■ **How to complete this task**: Return, exactly and in full, the lines of the records below starting at the one with "LEGO 70312 Mechaniczny koń Lance'a" and ending at the one with "Off Shoulder Blouse in Blue by DVF", and no other lines.
┌─ Source information
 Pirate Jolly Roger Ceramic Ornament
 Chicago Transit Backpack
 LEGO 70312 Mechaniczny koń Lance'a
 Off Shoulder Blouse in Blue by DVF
└─
┌─ Source information
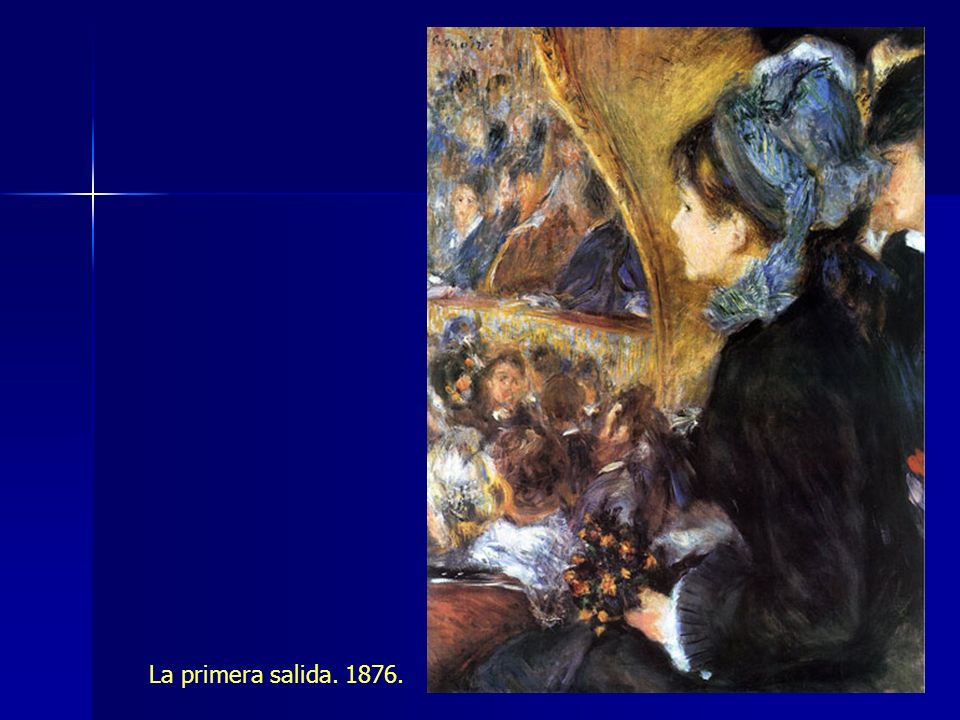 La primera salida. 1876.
└─
■ **Result of this exercise**:
 LEGO 70312 Mechaniczny koń Lance'a
 Off Shoulder Blouse in Blue by DVF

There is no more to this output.